**EXERCISE BRIEF**
Please copy out the data below word for word, starting at the line that contains "Sort and order" and stopping after the last line of the data, with both of those lines included and nothing before them.

**DATA LINES**

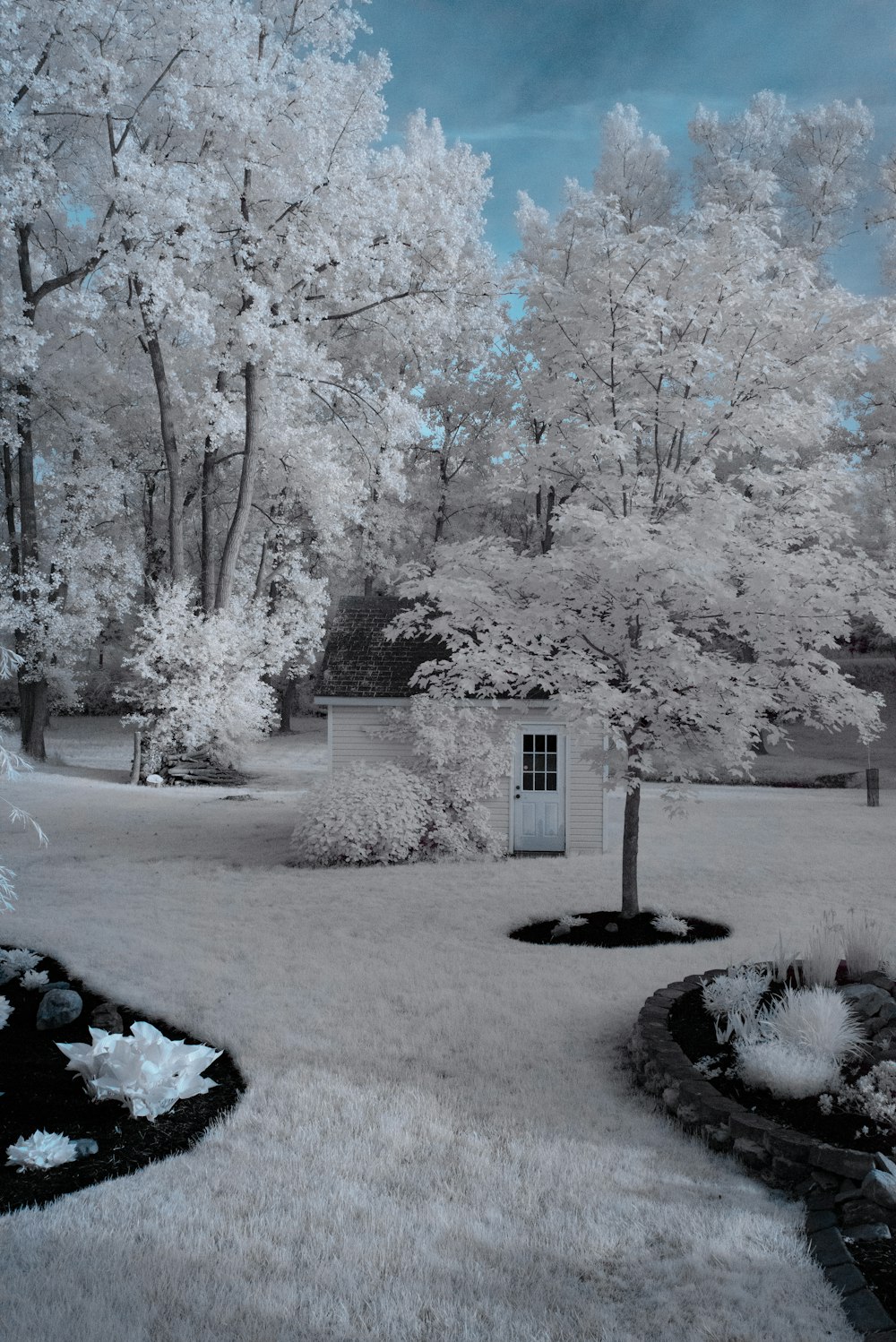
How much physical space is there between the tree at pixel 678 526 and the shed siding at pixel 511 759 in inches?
177

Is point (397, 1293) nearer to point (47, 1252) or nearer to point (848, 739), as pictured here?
point (47, 1252)

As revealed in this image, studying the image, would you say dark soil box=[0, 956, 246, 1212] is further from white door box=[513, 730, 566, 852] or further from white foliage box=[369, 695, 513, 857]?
white door box=[513, 730, 566, 852]

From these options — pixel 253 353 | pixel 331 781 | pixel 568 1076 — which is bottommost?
pixel 568 1076

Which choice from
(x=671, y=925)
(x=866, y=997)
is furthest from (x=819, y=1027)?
(x=671, y=925)

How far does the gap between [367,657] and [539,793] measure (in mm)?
3598

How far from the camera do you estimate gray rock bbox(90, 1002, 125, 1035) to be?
22.9ft

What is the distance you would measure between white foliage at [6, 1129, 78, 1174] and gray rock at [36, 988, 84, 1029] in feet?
6.91

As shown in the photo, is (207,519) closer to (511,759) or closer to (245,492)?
(245,492)

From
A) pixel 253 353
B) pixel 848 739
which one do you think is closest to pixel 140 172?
pixel 253 353

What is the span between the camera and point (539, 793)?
15500 mm

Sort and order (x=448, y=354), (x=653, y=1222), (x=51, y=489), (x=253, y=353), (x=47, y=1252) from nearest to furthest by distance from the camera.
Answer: (x=47, y=1252)
(x=653, y=1222)
(x=253, y=353)
(x=51, y=489)
(x=448, y=354)

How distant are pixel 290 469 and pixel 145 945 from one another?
1595 cm

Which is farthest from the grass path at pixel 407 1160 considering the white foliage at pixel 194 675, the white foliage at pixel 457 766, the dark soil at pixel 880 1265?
the white foliage at pixel 194 675

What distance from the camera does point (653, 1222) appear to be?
4.38 meters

**CORRECT RESULT**
Sort and order (x=448, y=354), (x=653, y=1222), (x=51, y=489), (x=253, y=353), (x=47, y=1252) from nearest to furthest by distance from the camera.
Answer: (x=47, y=1252)
(x=653, y=1222)
(x=253, y=353)
(x=51, y=489)
(x=448, y=354)

How distant are pixel 290 469 and pixel 145 945 from one another?
1595 cm

Which is farthest from the grass path at pixel 407 1160 considering the white foliage at pixel 194 675, the white foliage at pixel 457 766, the dark soil at pixel 880 1265?
the white foliage at pixel 194 675

What distance from the camera does point (653, 1222) appear to be?
4.38 meters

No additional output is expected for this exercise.